После этого заявления желание врать этому менту о возрасте отпадает само собой. Такой если двинет, я уже не встану.
— Восемнадцать.
— Давно работаешь?
— В смысле?
— Как долго воруешь?
— Я не ворую! Тогда вообще случайно вышло. Я просто… просто не в ту сумку полезла, я думала, она моя!
— Не ври мне.
— Я не вру!
Вижу, как майор губы серьезно поджимает и продолжает что-то быстро записывать в эти свои документы.
Становится жутко. Он же сейчас любой висяк на меня повесить сможет, если ему что-то не понравится!
— Родители есть?
— Нет.
— Опекуны?
Прикусываю губу. Сказать правду — еще чего!
— Нет.
Огнев молча достает сигареты и закуривает, бесцеремонно выдыхая дым, попадающий прямо на меня.
Рот тут же наполняется слюной. Я тоже курить хочу, но у мента этого проклятого не стану просить. Еще чего.
— Еще раз мне соврешь, я позову тех оперов, что тебя допрашивали, чтобы они закончили начатое. Они тебя выебут, а после ты признаешься не только в том, что стащила кошелек.
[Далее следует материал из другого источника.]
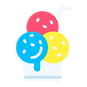 ice_cream_icon_176009.png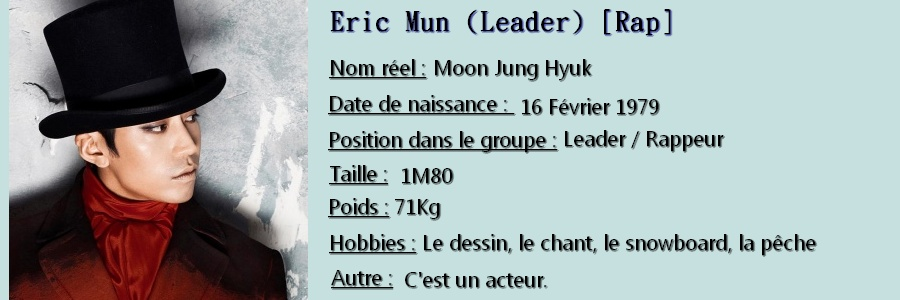 (Présentation) Shinhwa ( 신화 ) Eric_b11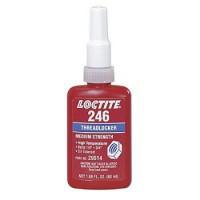 LOCTITE 246 50g fijador de roscas resistencia media (10 unidades)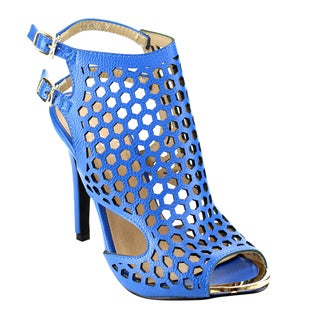 Marilyn Moda LUMINA Women's Faux Leather Cage Ankle-wrapped Heels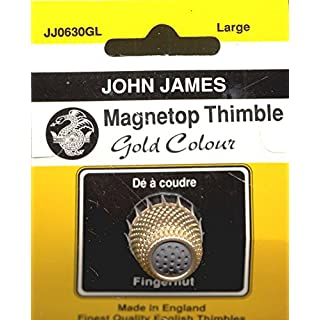 Colonial Needle JJ0630GL Magnet Top Thimble, Large, Gold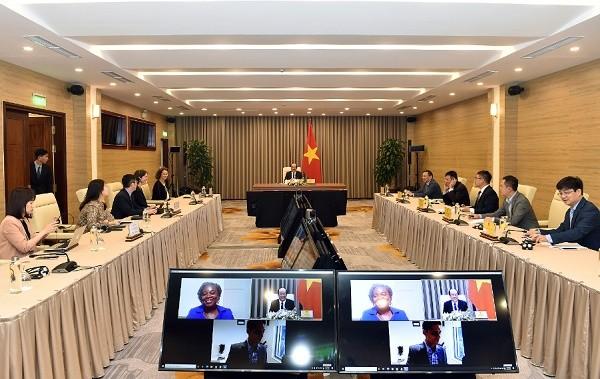 เวียดนามยกระดับประสิทธิภาพในการปฏิบัติโครงการที่ได้ลงนามกับธนาคารโลก - ảnh 1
От его спокойного тона, прямоты и грубости дыхание спирает.
Сволочь. Гад. Ненавижу!
— Есть. Отчим, но он на работе! В отъезде. Его нет. Надолго уезжает.
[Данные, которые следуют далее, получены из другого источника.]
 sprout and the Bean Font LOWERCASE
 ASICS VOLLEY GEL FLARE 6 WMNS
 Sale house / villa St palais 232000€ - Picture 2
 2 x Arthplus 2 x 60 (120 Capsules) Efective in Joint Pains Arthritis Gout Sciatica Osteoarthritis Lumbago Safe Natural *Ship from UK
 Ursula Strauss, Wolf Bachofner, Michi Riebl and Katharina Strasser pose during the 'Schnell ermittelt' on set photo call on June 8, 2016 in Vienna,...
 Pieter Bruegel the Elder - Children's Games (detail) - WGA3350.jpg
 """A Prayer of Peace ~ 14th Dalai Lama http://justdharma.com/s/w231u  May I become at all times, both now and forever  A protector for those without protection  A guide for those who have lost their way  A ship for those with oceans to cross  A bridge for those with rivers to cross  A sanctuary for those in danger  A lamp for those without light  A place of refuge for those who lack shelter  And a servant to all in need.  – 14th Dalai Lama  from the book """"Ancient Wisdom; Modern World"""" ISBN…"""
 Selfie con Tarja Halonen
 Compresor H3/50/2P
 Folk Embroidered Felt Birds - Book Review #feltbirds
— Адрес, где живешь, – он спрашивает, смотря прямо на меня, и я понимаю, что, если сдам, где ночую, сделаю себе проблему. Огнев же найдет меня, вдруг чего. Будет знать, где я живу, и отчим тоже узнает, что у меня с ментами проблемы теперь.
Ну уж нет. Спасибо.
— Я забыла.
— Что?
Серые стальные глаза мигом пробирают всю меня. Сканирует, точно детектор лжи.
— Я не помню, где живу. Забыла! У меня вообще проблемы с памятью. Серьезные.
— На тебя заява накатана в трех экземплярах за грабеж. По этой статье от двух до четырех лет дают. У тебя действительно проблемы, Василиса. Серьезные.
В душе все льдом покрывается.
— Что? Какие от двух до четырех? Вы че, блядь, рехнулись? За что?!
— За кражу. Еще раз материться при мне будешь, получишь по губам.
Огнев спокойно выдыхает седой дым, а у меня слезы подбираются к глазам. За какой-то обычный кошелек…
Обращаю внимание на тлеющую сигарету в руке этого мента. Лапища огромная просто. Кулак будет как пол моей головы. Такой и придушить ведь может, и черепушку разнести в щепки, если ему что не понравится…
— Судимости были раньше?
— Нет. Не было. Да я вообще чудо, а не девочка! Я не воровка и не преступница! Я нормальная!
— Значит, так, чудо, получишь два года, если не будешь упираться следствию.
— Что?! Какие еще два года…
Звучит как приговор. Я знаю прекрасно, что после тюрьмы уже никому не нужна буду, да и клеймо это жуткое на всю жизнь. Боже.
Майор поднимается и захлопывает мое дело так, словно со мной больше не о чем разговаривать, и я не выдерживаю.
Быстро вскакиваю со стула, подбегаю к нему и за руку его беру. Огромная лапа медвежья, но мне все равно. Пальцами дрожащими ее сжимаю. Грубая, горячая, опасная рука.
— Олег Игоревич! Я не хочу в тюрьму. Не хочу! Помогите, пожалуйста! Отпустите! – чуть ли не реву при нем. Ну же, ну, поверь мне…
— Ты охренела, малолетка? Руки убрала.
Он резко вырывает свою руку из моей ладони, словно я какая-то грязная для него или что.
— Твое дело пойдет готовиться в суд. Заявление, факт кражи, свидетели – все есть. Ты сядешь. Подумаешь над своим поведением. В лучшем случае отделаешься восемнадцатью месяцами заключения.
Поджимаю губы. Это меня не спасет. Вообще никак. Я не вынесу тюрьмы. Я знаю.
— Олег Игоревич, пожалуйста! У меня маленькие братик и сестричка, я не могу их бросить. И мама у меня больная! Ну неужели у вас сердца нет совсем? – лепечу ему это, рыдая крокодильими слезами, но, похоже, на этого майора моя игра уже не действует. Вот вообще никак. Даже на капельку не верит.